Poor Charlie Rangel. The chairman of the House Ways & Means Committee got some bad press in July when the sweetheart deal giving him four rent‐controlled apartments became public knowledge. Now he’s getting another dose of bad publicity because he somehow forgot to report $75,000 on rental income for his luxury villa at the Punta Cana resort in the Dominican Republic. The New York Times reports:
A lawyer for Mr. Rangel, Lanny Davis, …said the congressman did not realize he had to declare the money as income, and was unaware of the semiannual payments from the resort because his wife, Alma, handled the family finances and conferred with their accountant, John Viardi, on tax matters. …New York State law classifies filing a false city or state tax return a felony punishable by up to four years in prison, but Kathleen M. Pakenham, a tax lawyer at the law firm of White & Case, said criminal prosecutions are rare and in most cases, the taxpayer is simply fined 20 percent of the back taxes owed.
I’m sure plenty of commentators will be dragging out a petards (whatever that is) and hoisting Rangel on it, but I want to express some sympathy. In a good tax system, governments only tax income earned inside national borders — the common‐sense practice of “territorial” taxation. As such, the only government that should be concerned about Rangel’s Domincan Republic income is the Dominican Republic.

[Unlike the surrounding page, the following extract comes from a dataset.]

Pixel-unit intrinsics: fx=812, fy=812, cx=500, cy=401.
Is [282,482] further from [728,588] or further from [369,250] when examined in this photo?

The Ways & Means chairman is only in trouble with American tax authorities because the United States has a very imperialistic system of “worldwide” taxation.
But before you feel sorry for Mr. Rangel and start organizing a petition drive on his behalf, it’s worth noting that the chairman has not tried to fix this policy. Indeed, he wants the make the IRS bigger and the tax code more onerous. Let’s hope, though, that this experience will push him in the right direction.